A team from School District No. 46 (SD46) is currently short-listing architects who want to design the new Gibsons Elementary School.

A team from School District No. 46 (SD46) is currently short-listing architects who want to design the new Gibsons Elementary School.

The evaluation team consists of secretary treasurer Nic Weswick, superintendent of schools Patrick Bocking, Gibsons Elementary School principal Deborah Luporini, manager of facilities Rob Collison and project consultant Jim Alkins as well as an outside architect to help evaluate plans and monitor fairness.

"He monitors the entire process to make sure that it's done by the book," said board chair Silas White. "I guess when you're dealing with this much money in a public structure like this, you don't want that to be a question where someone's awarded a contract for reasons that might not be completely above the board."

The contract is worth millions to the right proponent. In April the province announced SD46 would receive $ 14.3 million to build the new school.

Originally Gibsons Elementary School was going to undergo a seismic upgrade, but a feasibility study done in 2007 showed constructing a smaller, more energy-efficient school to be more cost-effective.

Once the evaluation team picks their three favourite architects, a more detailed request for proposals will go out to them, including the team's criteria for the build.

"The RFP will put some restrictions on what we want.

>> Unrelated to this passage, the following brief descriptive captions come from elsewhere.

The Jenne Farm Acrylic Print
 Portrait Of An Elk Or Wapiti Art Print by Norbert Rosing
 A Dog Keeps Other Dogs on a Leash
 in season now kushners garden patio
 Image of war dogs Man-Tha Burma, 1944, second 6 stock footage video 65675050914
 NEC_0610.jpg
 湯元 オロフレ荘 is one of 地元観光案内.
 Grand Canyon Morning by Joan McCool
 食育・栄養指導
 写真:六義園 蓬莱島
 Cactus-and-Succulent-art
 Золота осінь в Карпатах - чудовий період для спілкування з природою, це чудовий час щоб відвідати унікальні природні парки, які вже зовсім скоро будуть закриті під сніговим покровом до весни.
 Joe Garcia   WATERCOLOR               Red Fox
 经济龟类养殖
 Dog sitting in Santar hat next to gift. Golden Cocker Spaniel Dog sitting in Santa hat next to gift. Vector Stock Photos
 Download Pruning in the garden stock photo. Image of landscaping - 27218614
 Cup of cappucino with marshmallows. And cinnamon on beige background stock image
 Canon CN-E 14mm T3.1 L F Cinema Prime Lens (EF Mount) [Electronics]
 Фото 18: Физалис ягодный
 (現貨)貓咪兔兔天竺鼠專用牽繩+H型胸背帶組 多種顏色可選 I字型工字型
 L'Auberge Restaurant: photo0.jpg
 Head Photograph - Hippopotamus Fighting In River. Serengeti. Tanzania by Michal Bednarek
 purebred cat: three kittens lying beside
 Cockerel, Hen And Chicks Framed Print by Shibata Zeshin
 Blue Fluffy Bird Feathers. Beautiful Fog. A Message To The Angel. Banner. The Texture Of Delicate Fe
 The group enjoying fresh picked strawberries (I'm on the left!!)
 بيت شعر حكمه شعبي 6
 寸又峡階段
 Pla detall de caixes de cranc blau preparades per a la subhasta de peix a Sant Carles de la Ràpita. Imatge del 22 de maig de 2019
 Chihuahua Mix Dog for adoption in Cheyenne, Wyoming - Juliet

Like if we want parking in a certain place if they want certain fields to be preserved that's the kind of thing that will go into the RFP, and I think that will be happening in October," White said.

The school board will have some input when deciding the criteria, but White notes the majority of influence will come from users of the school who have been bringing forward their ideas to Luporini.

"She's the person on that team who's going to be connected to the community and representing the school's issues," he said.

He hopes the team will be able to look at designs for the new building by November, make a decision in early 2013 and begin building sometime in the spring of that year.

SD46 wants to have the new elementary school completed before school starts in 2014, but it's too early to tell if that timeline can be adhered to.

Once the new school is erected, the current school is likely to be demolished, although its fate has still to be finalized.

"That could still be subject to what the proposals come up with, what the architects propose for the site, but it doesn't make a lot of sense to keep the old school because it's an old building and we would have no way of maintaining it. We'd have no funding for it," White said. "Certainly no one has come forward saying they'd like to take it over as a community project and look after all the energy costs or anything like that. Because it's such a liability being so old and costing so much to keep going, tearing it down would make the most sense and it would clear off the site, too, for maybe a field or playgrounds or parking."

He said the school board is excited to see construction begin.

"This is the first new school on the Sunshine Coast since Kinnikinnick was built in the late '90s," he noted.